EX-10.5(J) 9 ex-105j.htm EXHIBIT 10.5(J) Exhibit


Exhibit 10.5(j)
BRIGGS & STRATTON CORPORATION
2014 OMNIBUS INCENTIVE PLAN
PERFORMANCE SHARE UNIT AWARD AGREEMENT
Participant:
[Insert name]
Performance Share Award at Target:
____ Performance Share Units
Performance Period:
Plan Year ____ through Plan Year ____
Performance Measures:
Cumulative Operating Income (“COI”)
BRIGGS & STRATTON CORPORATION (the “Company”), a Wisconsin corporation, hereby awards to the above-named employee (the “Participant”) under the Briggs & Stratton Corporation 2014 Omnibus Incentive Plan (the “Plan”) the number of Performance Share Units at target set forth above, all in accordance with and subject to the attached Performance Share Unit Terms and Conditions.
If there is any inconsistency between this Agreement and the Plan, the Plan shall supersede the conflicting terms and conditions of this Agreement.
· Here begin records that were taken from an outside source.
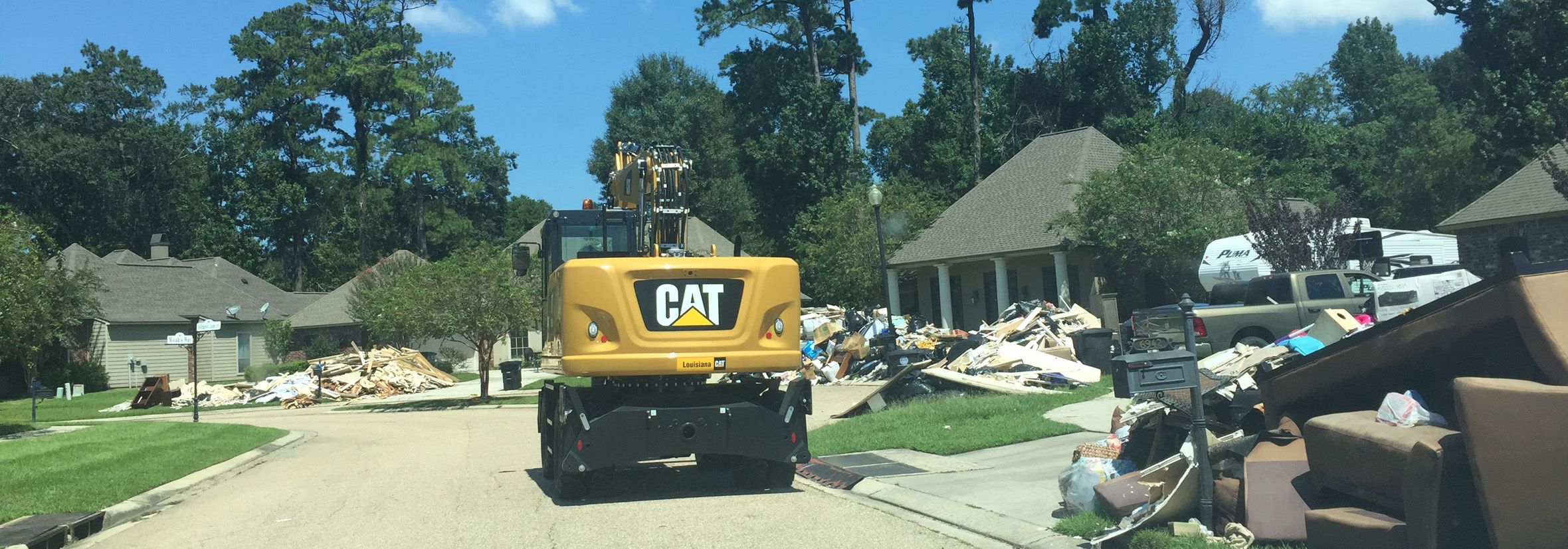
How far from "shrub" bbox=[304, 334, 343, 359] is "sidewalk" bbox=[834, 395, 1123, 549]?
45.7 meters

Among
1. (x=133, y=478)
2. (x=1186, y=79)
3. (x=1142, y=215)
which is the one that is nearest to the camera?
(x=133, y=478)

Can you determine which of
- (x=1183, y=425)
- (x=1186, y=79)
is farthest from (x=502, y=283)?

All capitalized terms shall have the meanings ascribed to them in the Plan, unless specifically set forth otherwise herein.
IN WITNESS WHEREOF, this Performance Share Unit Award Agreement has been duly executed as of _______.

BRIGGS & STRATTON CORPORATION
By                    
Todd J. Teske
Chairman, President and CEO
PARTICIPANT
                    
«Name»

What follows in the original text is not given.